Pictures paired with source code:
——————————
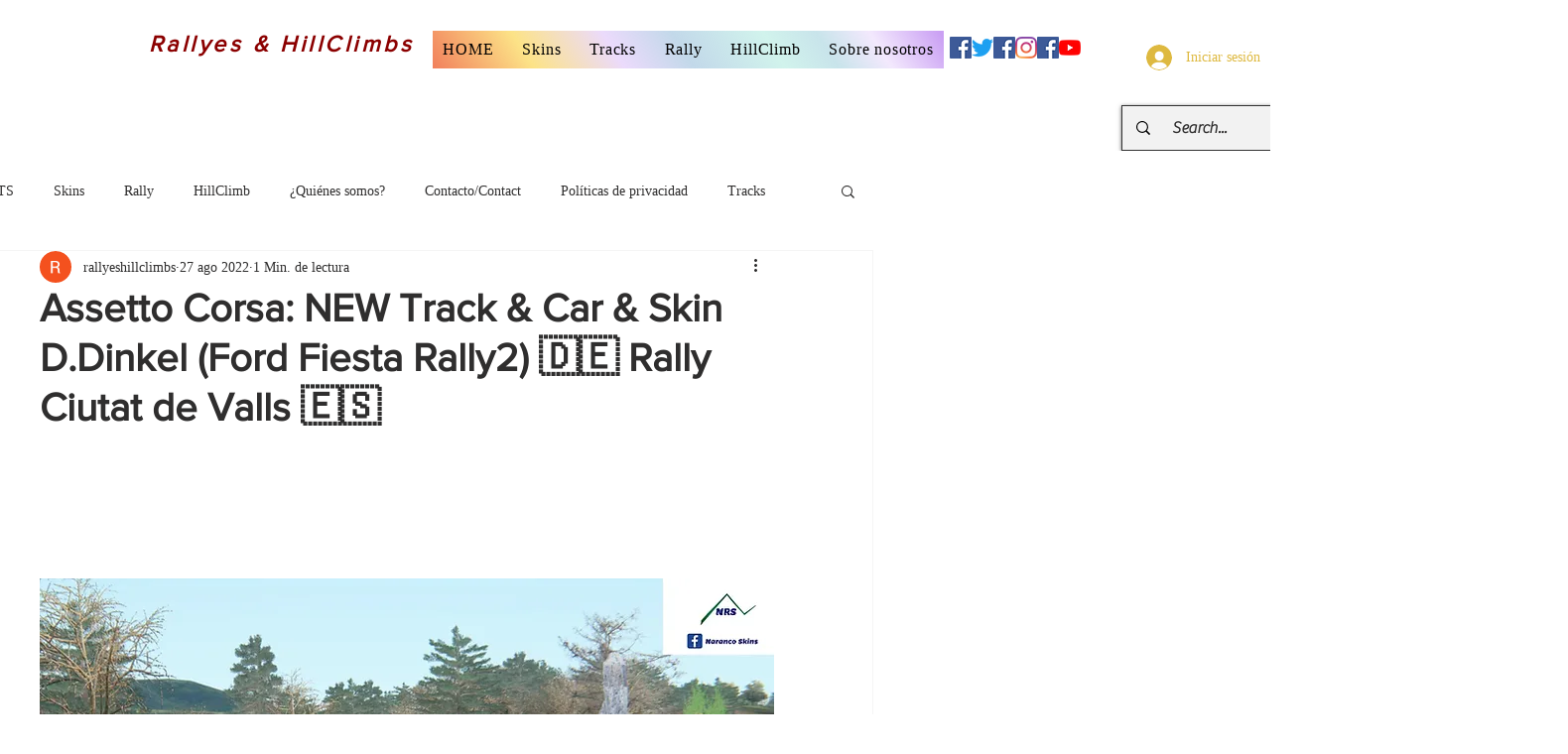

--- FILE ---
content_type: text/html; charset=utf-8
request_url: https://www.google.com/recaptcha/api2/aframe
body_size: 266
content:
<!DOCTYPE HTML><html><head><meta http-equiv="content-type" content="text/html; charset=UTF-8"></head><body><script nonce="0JCQm9vidSC4UCq7NLysyw">/** Anti-fraud and anti-abuse applications only. See google.com/recaptcha */ try{var clients={'sodar':'https://pagead2.googlesyndication.com/pagead/sodar?'};window.addEventListener("message",function(a){try{if(a.source===window.parent){var b=JSON.parse(a.data);var c=clients[b['id']];if(c){var d=document.createElement('img');d.src=c+b['params']+'&rc='+(localStorage.getItem("rc::a")?sessionStorage.getItem("rc::b"):"");window.document.body.appendChild(d);sessionStorage.setItem("rc::e",parseInt(sessionStorage.getItem("rc::e")||0)+1);localStorage.setItem("rc::h",'1769088982877');}}}catch(b){}});window.parent.postMessage("_grecaptcha_ready", "*");}catch(b){}</script></body></html>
——————————
Take the entries above and restate them word for word, minus their images.

- _RESPONSE BOX_:
--- FILE ---
content_type: text/html; charset=utf-8
request_url: https://www.google.com/recaptcha/api2/aframe
body_size: 266
content:
<!DOCTYPE HTML><html><head><meta http-equiv="content-type" content="text/html; charset=UTF-8"></head><body><script nonce="0JCQm9vidSC4UCq7NLysyw">/** Anti-fraud and anti-abuse applications only. See google.com/recaptcha */ try{var clients={'sodar':'https://pagead2.googlesyndication.com/pagead/sodar?'};window.addEventListener("message",function(a){try{if(a.source===window.parent){var b=JSON.parse(a.data);var c=clients[b['id']];if(c){var d=document.createElement('img');d.src=c+b['params']+'&rc='+(localStorage.getItem("rc::a")?sessionStorage.getItem("rc::b"):"");window.document.body.appendChild(d);sessionStorage.setItem("rc::e",parseInt(sessionStorage.getItem("rc::e")||0)+1);localStorage.setItem("rc::h",'1769088982877');}}}catch(b){}});window.parent.postMessage("_grecaptcha_ready", "*");}catch(b){}</script></body></html>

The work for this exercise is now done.